** START **
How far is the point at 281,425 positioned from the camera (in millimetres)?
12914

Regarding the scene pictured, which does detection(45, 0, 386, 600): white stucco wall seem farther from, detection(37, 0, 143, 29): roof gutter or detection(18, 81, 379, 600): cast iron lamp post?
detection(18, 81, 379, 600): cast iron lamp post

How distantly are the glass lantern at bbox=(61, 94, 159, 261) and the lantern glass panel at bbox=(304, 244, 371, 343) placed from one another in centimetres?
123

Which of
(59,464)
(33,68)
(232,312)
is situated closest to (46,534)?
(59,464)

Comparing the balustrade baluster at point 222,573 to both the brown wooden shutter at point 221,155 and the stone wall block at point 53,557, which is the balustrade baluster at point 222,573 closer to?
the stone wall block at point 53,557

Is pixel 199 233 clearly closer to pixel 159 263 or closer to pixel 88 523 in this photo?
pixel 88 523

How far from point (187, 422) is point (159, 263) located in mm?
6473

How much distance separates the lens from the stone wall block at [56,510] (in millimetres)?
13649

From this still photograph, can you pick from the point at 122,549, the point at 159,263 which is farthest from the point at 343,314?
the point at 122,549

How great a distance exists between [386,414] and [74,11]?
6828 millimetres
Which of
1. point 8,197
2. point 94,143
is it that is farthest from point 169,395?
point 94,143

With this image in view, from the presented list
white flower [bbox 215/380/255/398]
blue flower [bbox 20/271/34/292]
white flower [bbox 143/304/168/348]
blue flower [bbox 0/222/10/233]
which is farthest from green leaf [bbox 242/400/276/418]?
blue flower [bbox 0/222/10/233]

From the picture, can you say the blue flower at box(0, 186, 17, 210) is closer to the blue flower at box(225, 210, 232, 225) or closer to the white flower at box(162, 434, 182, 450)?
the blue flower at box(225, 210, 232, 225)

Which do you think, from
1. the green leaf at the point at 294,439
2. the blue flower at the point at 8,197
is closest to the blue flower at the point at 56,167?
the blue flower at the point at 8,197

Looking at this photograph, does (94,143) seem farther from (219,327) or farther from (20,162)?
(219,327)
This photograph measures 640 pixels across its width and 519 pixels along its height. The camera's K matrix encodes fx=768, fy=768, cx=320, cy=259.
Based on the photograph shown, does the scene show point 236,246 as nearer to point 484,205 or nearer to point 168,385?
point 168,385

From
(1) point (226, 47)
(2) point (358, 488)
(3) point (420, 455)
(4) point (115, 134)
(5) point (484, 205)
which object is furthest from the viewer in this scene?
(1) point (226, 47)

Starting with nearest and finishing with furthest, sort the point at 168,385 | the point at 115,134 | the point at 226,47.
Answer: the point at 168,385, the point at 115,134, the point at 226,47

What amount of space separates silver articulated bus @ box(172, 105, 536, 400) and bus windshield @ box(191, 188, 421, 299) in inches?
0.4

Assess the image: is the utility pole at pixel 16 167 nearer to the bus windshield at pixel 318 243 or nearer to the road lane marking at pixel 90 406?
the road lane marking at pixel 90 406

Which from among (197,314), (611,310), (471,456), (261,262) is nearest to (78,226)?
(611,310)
** END **
Task instructions:
Set out every line of the records above as a numbered list, omitting the blank lines.

Task response:
1. How far is the point at 281,425 positioned from the camera (in millimetres)?
2. 12914
3. Regarding the scene pictured, which does detection(45, 0, 386, 600): white stucco wall seem farther from, detection(37, 0, 143, 29): roof gutter or detection(18, 81, 379, 600): cast iron lamp post?
4. detection(18, 81, 379, 600): cast iron lamp post
5. How distantly are the glass lantern at bbox=(61, 94, 159, 261) and the lantern glass panel at bbox=(304, 244, 371, 343) placed from one another in centimetres?
6. 123
7. Which of
8. (59,464)
9. (33,68)
10. (232,312)
11. is situated closest to (46,534)?
12. (59,464)
13. Comparing the balustrade baluster at point 222,573 to both the brown wooden shutter at point 221,155 and the stone wall block at point 53,557, which is the balustrade baluster at point 222,573 closer to?
14. the stone wall block at point 53,557
15. Is pixel 199 233 clearly closer to pixel 159 263 or closer to pixel 88 523 in this photo?
16. pixel 88 523
17. How far from point (187, 422) is point (159, 263) located in mm?
18. 6473
19. How much distance separates the lens from the stone wall block at [56,510] (in millimetres)?
20. 13649
21. From this still photograph, can you pick from the point at 122,549, the point at 159,263 which is farthest from the point at 343,314?
22. the point at 122,549
23. How great a distance exists between [386,414] and [74,11]?
24. 6828 millimetres
25. Which of
26. 1. point 8,197
27. 2. point 94,143
28. is it that is farthest from point 169,395?
29. point 94,143
30. With this image in view, from the presented list
31. white flower [bbox 215/380/255/398]
32. blue flower [bbox 20/271/34/292]
33. white flower [bbox 143/304/168/348]
34. blue flower [bbox 0/222/10/233]
35. which is farthest from green leaf [bbox 242/400/276/418]?
36. blue flower [bbox 0/222/10/233]
37. From the picture, can you say the blue flower at box(0, 186, 17, 210) is closer to the blue flower at box(225, 210, 232, 225) or closer to the white flower at box(162, 434, 182, 450)?
38. the blue flower at box(225, 210, 232, 225)
39. Which do you think, from
40. 1. the green leaf at the point at 294,439
41. 2. the blue flower at the point at 8,197
42. is closest to the blue flower at the point at 56,167?
43. the blue flower at the point at 8,197
44. Looking at this photograph, does (94,143) seem farther from (219,327) or farther from (20,162)?
45. (219,327)
46. This photograph measures 640 pixels across its width and 519 pixels along its height. The camera's K matrix encodes fx=768, fy=768, cx=320, cy=259.
47. Based on the photograph shown, does the scene show point 236,246 as nearer to point 484,205 or nearer to point 168,385?
48. point 168,385
49. From
50. (1) point (226, 47)
51. (2) point (358, 488)
52. (3) point (420, 455)
53. (4) point (115, 134)
54. (5) point (484, 205)
55. which object is furthest from the viewer in this scene?
56. (1) point (226, 47)
57. Starting with nearest and finishing with furthest, sort the point at 168,385 | the point at 115,134 | the point at 226,47.
58. Answer: the point at 168,385, the point at 115,134, the point at 226,47
59. What amount of space separates silver articulated bus @ box(172, 105, 536, 400) and bus windshield @ box(191, 188, 421, 299) in inches?
60. 0.4
61. Assess the image: is the utility pole at pixel 16 167 nearer to the bus windshield at pixel 318 243 or nearer to the road lane marking at pixel 90 406?
62. the road lane marking at pixel 90 406
63. Which from among (197,314), (611,310), (471,456), (261,262) is nearest to (78,226)?
64. (611,310)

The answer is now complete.